Rasa kecewa Revan hanya sebentar karena tidak lama, telpon di meja kerja Raiden berdering. Pria setengahbaya itu langsung mengangkatnya.
"Ya," sahutnya.
" ... "
"Heum, dia pasti senang mendengar kabar ini, terimakasih banyak."
Revan terus menatap mata sang ayah sepanjang Raiden menerima telpon tersebut. Meski tidak bisa mendengar ucapan lawan bicara di seberang telpon sana tapi Revan cukup pintar mengambil kesimpulan kalau Raiden menerima kabar baik.

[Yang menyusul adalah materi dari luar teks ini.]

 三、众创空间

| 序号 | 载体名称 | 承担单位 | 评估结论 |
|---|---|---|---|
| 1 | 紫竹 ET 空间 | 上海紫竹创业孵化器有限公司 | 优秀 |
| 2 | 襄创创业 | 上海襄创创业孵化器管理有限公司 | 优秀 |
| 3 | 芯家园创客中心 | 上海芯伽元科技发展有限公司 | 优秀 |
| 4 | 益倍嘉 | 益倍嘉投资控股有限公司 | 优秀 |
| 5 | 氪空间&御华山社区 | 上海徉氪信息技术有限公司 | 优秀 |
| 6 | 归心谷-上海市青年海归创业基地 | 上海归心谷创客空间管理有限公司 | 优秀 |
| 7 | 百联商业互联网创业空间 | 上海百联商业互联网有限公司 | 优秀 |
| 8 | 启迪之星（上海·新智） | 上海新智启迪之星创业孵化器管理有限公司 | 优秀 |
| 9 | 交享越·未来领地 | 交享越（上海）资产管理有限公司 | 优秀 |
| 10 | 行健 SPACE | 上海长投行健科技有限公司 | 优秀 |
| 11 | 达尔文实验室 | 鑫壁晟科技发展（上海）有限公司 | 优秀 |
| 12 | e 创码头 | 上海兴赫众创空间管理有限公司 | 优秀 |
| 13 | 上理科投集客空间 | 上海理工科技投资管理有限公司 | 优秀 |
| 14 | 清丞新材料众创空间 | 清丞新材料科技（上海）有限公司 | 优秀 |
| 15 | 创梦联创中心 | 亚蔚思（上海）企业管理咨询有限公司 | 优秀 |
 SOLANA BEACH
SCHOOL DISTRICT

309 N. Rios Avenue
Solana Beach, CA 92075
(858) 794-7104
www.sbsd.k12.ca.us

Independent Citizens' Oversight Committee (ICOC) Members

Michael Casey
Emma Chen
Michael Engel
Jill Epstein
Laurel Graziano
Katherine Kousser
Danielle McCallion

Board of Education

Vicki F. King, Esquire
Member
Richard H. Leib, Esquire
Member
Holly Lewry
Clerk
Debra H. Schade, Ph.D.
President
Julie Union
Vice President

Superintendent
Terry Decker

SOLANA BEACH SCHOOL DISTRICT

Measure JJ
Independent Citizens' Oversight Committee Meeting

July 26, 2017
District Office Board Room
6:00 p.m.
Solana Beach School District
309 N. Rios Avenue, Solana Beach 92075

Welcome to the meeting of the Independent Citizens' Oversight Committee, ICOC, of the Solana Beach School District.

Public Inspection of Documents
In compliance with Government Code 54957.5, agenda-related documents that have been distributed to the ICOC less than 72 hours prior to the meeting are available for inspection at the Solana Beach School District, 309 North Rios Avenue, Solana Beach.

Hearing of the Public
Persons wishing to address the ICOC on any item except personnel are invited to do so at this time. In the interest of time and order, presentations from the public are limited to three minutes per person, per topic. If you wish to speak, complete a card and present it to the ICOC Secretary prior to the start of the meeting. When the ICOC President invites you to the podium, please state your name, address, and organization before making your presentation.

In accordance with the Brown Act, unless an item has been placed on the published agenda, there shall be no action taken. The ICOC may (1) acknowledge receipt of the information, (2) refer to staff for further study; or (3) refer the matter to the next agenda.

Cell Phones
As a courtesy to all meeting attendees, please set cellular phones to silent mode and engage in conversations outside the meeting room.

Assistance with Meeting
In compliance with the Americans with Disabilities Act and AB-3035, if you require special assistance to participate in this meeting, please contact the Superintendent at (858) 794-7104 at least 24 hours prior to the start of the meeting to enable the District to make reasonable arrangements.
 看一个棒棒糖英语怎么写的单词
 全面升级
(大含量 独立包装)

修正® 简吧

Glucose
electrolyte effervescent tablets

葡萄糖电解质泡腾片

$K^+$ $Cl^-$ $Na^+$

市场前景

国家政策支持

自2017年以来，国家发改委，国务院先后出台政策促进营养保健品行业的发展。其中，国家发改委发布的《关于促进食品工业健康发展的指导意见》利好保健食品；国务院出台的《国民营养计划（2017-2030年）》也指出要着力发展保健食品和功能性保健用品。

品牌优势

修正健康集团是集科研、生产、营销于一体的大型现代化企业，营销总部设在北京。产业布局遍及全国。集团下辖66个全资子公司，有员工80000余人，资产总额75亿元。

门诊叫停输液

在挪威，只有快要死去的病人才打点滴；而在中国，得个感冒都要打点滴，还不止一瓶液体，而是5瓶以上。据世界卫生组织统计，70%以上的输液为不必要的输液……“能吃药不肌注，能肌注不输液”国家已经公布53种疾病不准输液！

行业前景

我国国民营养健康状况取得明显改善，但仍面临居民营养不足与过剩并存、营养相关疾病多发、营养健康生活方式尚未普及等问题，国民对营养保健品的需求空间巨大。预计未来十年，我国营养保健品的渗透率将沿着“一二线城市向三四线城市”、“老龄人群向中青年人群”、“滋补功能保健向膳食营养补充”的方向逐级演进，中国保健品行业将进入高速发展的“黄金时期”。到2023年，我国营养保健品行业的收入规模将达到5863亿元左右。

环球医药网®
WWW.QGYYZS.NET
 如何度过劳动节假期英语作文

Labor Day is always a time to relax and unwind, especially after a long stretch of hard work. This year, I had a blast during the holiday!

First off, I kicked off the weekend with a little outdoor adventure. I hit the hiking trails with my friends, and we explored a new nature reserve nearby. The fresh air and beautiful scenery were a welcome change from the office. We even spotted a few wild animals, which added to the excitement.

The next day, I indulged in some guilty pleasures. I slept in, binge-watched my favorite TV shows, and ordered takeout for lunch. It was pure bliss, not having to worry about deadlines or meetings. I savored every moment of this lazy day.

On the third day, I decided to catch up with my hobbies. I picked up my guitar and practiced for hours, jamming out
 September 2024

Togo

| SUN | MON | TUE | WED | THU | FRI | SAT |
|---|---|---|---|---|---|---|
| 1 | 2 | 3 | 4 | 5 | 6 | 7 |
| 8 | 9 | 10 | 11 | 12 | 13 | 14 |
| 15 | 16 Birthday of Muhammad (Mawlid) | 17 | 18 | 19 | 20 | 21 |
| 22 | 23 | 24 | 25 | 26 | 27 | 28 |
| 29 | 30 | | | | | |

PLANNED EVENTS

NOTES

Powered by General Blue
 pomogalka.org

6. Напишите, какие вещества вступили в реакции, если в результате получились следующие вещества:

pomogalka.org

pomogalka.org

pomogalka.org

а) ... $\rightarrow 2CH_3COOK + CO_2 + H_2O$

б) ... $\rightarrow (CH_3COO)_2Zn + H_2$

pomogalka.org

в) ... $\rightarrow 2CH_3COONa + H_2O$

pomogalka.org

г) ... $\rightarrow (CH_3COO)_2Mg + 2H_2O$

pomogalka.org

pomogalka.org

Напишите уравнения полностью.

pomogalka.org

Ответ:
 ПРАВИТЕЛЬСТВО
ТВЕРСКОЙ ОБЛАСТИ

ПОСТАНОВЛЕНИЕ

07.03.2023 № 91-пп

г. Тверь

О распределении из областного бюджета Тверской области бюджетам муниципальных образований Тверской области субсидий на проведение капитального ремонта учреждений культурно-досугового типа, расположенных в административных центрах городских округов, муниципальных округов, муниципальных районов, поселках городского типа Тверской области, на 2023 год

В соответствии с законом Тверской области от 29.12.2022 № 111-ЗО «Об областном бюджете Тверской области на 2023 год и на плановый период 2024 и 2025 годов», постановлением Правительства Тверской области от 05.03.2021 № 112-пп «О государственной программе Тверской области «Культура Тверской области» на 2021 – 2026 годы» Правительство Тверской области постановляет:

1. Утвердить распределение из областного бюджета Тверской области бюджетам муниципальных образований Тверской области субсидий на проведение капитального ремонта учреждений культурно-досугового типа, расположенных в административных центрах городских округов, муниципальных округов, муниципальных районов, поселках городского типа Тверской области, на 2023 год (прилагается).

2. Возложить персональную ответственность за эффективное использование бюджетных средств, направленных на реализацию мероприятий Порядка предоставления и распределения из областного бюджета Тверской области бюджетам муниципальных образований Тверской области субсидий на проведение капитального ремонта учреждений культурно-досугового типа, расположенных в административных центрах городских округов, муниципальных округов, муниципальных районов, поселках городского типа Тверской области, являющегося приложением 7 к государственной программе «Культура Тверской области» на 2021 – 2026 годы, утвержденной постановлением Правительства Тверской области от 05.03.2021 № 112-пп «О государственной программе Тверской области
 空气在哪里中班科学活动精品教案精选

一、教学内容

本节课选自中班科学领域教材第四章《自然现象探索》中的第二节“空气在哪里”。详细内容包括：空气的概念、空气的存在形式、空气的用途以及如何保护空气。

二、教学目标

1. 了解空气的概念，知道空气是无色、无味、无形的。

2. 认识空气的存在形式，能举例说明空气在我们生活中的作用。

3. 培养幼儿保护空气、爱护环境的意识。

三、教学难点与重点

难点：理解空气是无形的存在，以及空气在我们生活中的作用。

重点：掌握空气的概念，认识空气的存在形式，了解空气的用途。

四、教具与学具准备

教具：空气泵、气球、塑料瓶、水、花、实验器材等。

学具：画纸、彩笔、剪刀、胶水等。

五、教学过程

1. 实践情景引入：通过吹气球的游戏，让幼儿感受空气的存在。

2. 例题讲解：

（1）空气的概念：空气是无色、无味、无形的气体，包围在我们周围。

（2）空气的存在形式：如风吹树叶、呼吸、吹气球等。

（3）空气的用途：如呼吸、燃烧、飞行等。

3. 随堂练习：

Raiden tersenyum, senyum yang sama seperti milik Revan sang putra. Senyum yang penuh pesona dan membuat kaum hawa klepek-klepek jatuh hati langsung saat itu juga saat melihatnya.
"Ada kosong, Dosen untuk semester pendek, mau?" tanyanya langsung menawarkan pada putranya.